Serenity stood in the silence, the fragments of the recording at her feet. She looked at the shards of silver, each one reflecting a different version of her face—fractured, multiple, uncertain. She looked at Marcus, standing by the desk, his hands clasped behind his back, his face a mask of controlled fury. She looked at Zachary, his tears falling freely now, his grip on her hand desperate, his entire fortune and empire reduced to the vulnerability of a man begging.
She did not speak.
She pulled her hand free, gently, and turned toward the door. Her heels crunched over the broken tablet as she walked, each step a small destruction.
“Serenity,” Zachary said. His voice was barely a whisper. “Please.”
She paused at the threshold. She did not turn around.
“I need to think,” she said. “I need to breathe. I need to decide if the man who saved my sister is the same man who lied to me every day for a year.” She looked over her shoulder, her eyes meeting his. “You wanted me to love the man who fixed the lamp. But that man was a lie too, Zachary. He was just a smaller mask.”
She walked out.
The corridor stretched before her, endless, lined with more portraits, more dead Yorks with their cold eyes and their hidden ledgers. She did not run. She walked with the measured pace of a woman who had learned that running only made the fall harder.
The limousine was waiting at the gate. She slid into the back seat, the leather cold against her skin, and closed the door. The world outside was dark, the estate receding in the window like a dream she was finally waking from.
Her phone buzzed.
She looked down. An unknown number. The preview text was short, clinical, a scalpel slipped between her ribs.
*Your sister’s treatment was only the beginning.
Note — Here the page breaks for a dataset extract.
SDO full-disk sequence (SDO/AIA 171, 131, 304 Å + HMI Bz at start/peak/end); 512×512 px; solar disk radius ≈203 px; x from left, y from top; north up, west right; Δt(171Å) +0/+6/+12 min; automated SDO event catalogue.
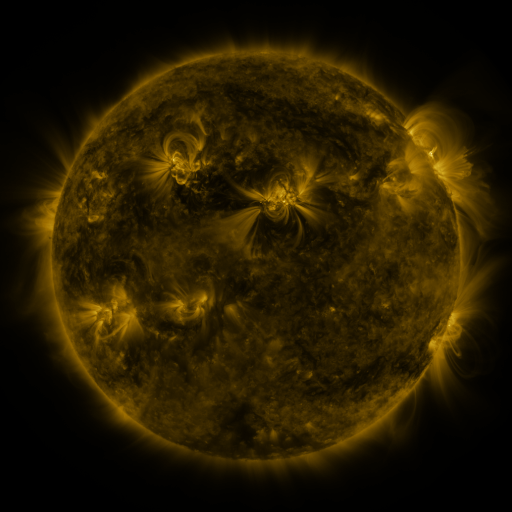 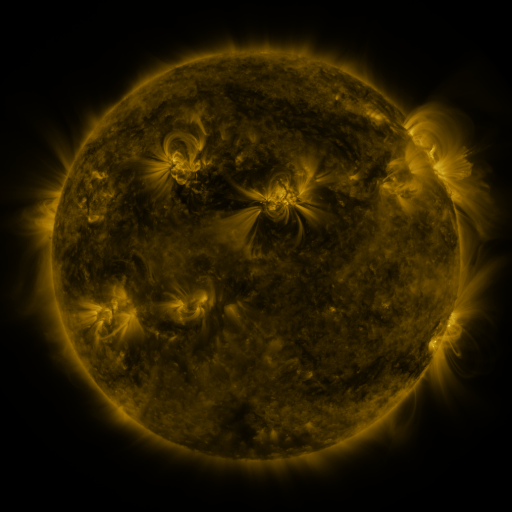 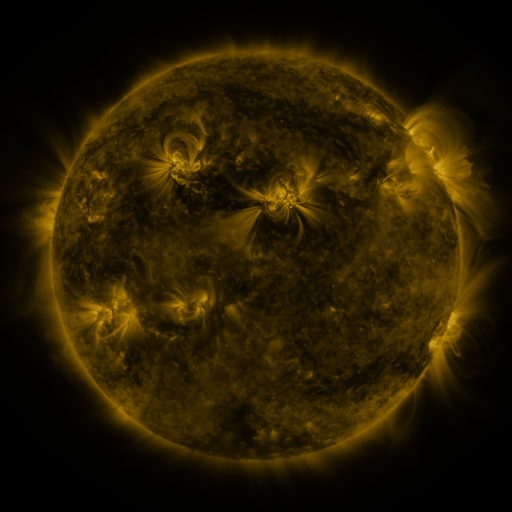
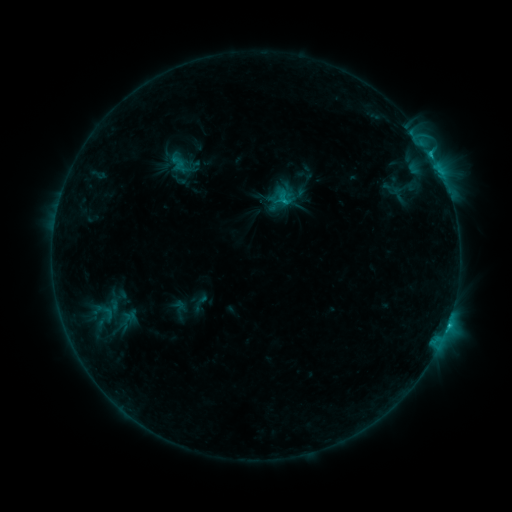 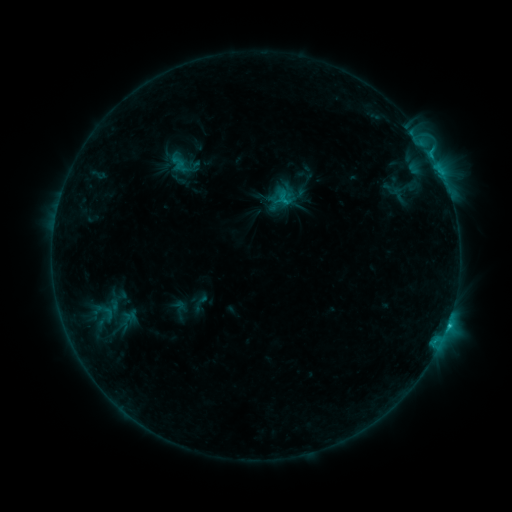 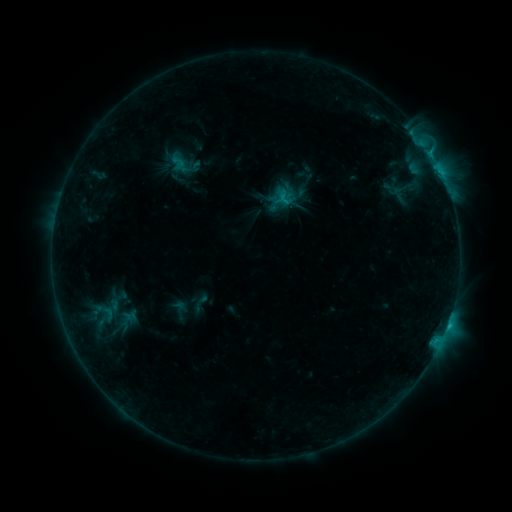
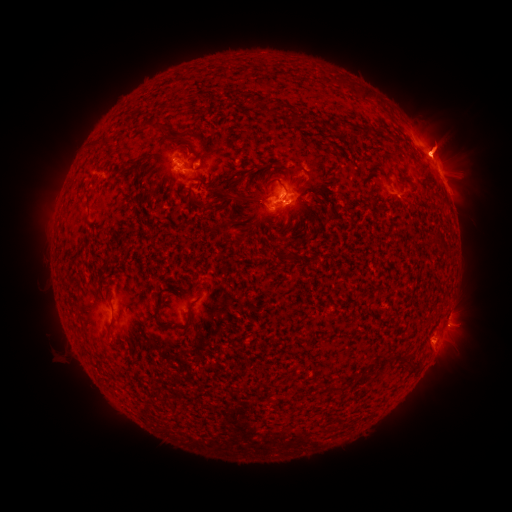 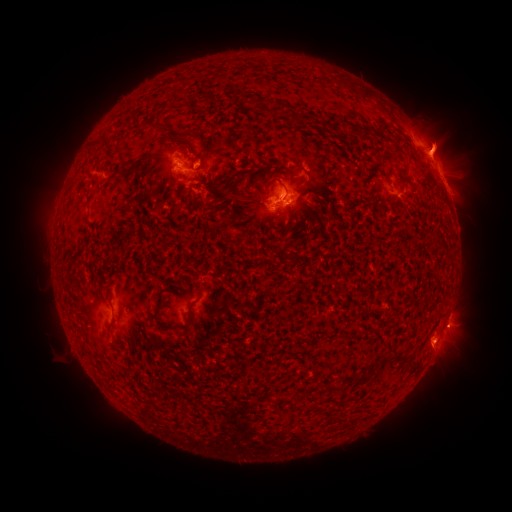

Zachary also bought the land your firm was bidding on—through a shell company. He owns your career, Serenity. Ask him why. —M.*
The limousine pulled away from the gate. The estate’s iron bars slid past, and then the trees swallowed the view, and there was only the dark road ahead and the glowing screen in her hand.
Serenity stared at the message.
She did not delete it.
She did not respond.
She simply held the phone in her lap, her reflection ghosting over the words, and watched the headlights carve a path through the night.
Somewhere behind her, in a study full of dead Yorks and shattered glass, two brothers stood in the wreckage of their war.
Neither of them knew that the true battle had only just begun.